Giuseppe Iezzi è un consulente e tecnico informatico con 20 anni di esperienza nel settore. Inizialmente appassionato alla parte Hardware e poi alla parte software. Ha sempre eseguito lavori sia nel settore pubblico e sia nel privato per piccole e medie imprese, enti locali (comuni, provincie ect..), forze dell’ordine e privati, offrendo vari servizi (assemblaggio server, assistenze, cablaggio reti intranet,creazione software personalizzato ect.).

Dal 1994 entra nel web e quindi nella programmazione web (siti,blog e sistemi gestionali online) allargando con la rete, il suo bacino clienti a livello esponenziale.

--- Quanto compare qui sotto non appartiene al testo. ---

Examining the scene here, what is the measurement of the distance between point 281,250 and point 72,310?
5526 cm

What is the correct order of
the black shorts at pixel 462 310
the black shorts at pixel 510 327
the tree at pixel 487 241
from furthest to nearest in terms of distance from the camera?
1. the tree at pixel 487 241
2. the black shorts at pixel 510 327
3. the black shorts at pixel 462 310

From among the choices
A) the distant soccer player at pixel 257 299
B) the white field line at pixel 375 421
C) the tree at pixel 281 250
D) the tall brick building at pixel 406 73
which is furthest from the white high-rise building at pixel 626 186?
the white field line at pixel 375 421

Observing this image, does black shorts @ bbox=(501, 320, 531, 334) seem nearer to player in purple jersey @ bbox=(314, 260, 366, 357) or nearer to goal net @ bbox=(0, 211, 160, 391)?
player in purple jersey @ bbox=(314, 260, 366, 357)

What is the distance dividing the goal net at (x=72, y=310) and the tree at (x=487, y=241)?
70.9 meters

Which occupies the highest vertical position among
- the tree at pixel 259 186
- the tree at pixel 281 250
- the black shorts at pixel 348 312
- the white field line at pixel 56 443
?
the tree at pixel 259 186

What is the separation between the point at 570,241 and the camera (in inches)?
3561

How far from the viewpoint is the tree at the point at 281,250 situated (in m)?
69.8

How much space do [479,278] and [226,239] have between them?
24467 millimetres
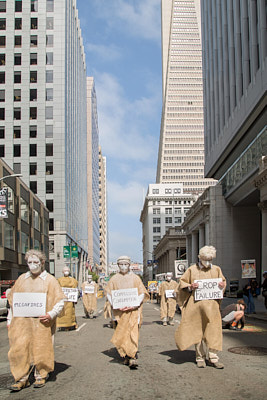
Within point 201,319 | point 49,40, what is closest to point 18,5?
point 49,40

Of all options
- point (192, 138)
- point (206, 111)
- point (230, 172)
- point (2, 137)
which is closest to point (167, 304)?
point (230, 172)

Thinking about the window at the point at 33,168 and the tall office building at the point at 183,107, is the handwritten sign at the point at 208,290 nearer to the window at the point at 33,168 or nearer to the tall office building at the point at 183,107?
the window at the point at 33,168

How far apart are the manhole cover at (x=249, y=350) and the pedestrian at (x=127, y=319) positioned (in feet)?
7.65

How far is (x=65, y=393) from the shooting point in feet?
19.9

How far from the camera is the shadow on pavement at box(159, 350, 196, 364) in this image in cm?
823

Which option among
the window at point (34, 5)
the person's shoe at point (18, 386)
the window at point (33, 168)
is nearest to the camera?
the person's shoe at point (18, 386)

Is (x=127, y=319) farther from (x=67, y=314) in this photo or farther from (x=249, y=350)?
(x=67, y=314)

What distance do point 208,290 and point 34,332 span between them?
2888mm

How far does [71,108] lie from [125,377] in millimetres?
70574

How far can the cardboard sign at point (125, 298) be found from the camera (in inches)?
324

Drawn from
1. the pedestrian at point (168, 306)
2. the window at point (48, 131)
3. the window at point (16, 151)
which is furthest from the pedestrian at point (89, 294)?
the window at point (48, 131)

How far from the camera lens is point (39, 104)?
215 feet

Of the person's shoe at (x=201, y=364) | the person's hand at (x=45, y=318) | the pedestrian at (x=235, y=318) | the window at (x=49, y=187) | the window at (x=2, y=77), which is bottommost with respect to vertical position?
the pedestrian at (x=235, y=318)

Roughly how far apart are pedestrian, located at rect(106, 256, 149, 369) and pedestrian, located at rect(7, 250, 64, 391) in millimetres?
1454
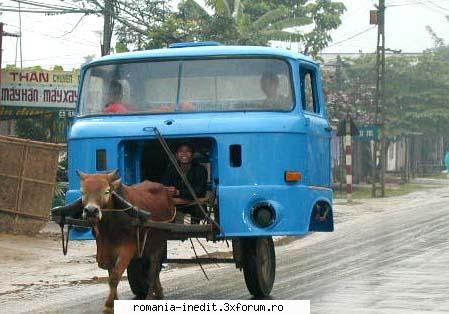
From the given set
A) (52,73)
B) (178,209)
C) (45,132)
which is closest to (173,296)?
(178,209)

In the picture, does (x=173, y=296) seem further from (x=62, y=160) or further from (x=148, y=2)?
(x=148, y=2)

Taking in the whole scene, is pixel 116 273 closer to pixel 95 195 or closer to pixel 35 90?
pixel 95 195

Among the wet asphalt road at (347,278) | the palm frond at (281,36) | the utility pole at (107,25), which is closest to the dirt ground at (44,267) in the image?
the wet asphalt road at (347,278)

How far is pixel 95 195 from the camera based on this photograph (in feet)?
29.1

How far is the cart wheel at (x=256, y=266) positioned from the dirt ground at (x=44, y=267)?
92.9 inches

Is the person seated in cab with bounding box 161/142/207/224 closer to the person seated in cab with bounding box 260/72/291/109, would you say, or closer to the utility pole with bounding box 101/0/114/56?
the person seated in cab with bounding box 260/72/291/109

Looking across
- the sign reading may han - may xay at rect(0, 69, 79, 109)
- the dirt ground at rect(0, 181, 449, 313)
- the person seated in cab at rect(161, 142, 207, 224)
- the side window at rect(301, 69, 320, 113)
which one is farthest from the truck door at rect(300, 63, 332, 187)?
the sign reading may han - may xay at rect(0, 69, 79, 109)

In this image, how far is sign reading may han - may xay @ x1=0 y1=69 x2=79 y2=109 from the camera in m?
22.9

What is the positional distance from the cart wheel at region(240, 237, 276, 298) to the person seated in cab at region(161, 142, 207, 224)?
2.62 ft

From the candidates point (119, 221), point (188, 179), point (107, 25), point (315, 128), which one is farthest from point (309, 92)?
point (107, 25)

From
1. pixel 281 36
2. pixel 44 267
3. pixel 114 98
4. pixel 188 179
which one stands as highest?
pixel 281 36

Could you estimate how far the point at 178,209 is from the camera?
10.7 meters

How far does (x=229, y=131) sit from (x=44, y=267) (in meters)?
6.26

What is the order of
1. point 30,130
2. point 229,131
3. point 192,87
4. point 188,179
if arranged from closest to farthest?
point 229,131 < point 188,179 < point 192,87 < point 30,130
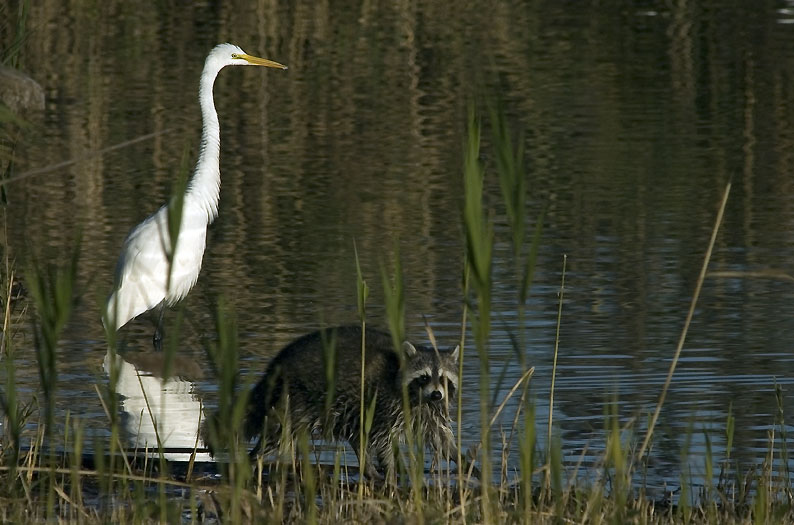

Nello stesso periodo si affaccia per la prima volta nel mondo del Network Marketing, iniziando a comprendere appunto le problematiche che si riscontravano in quegli anni per poter lavorare online e in maniera automatica.

Si verificavano 2 fattori per cui non era semplice lavorare online. Il primo era sicuramente la totale ignoranza sull’utilizzo del pc da parte dell’80% della popolazione ed il secondo era l’utilizzo di linguaggi di programmazione come (Visual Basic, C, C++) che erano ancora troppo macchinosi e non proprio comodi per poter essere utilizzati per la creazione di applicazioni dinamiche sul web. Considerate infatti che il 90% dei siti erano appunto statici e non dinamici.

Comincia a darsi da fare, dal 2010, per creare un sistema che comprenda la possibilità di inviare mail in automatico e da un pannello in backoffice si possa controllare gli iscritti e ricevere dei semplici form di contatto. Ecco creato l’antenato di quello che oggi prende il nome di WASS (Web Automation Selling System). Dopo 5 anni di duro lavoro, infatti, nasce il WASS che ormai si trova alla versione 2.0 e presenta tutto ma davvero tutto quello che può servire ad un’attività di Network Marketing.

Per quest’ultima versione è servito l’aiuto di più informatici, tanto che oggi siamo quasi una software house in piena regola.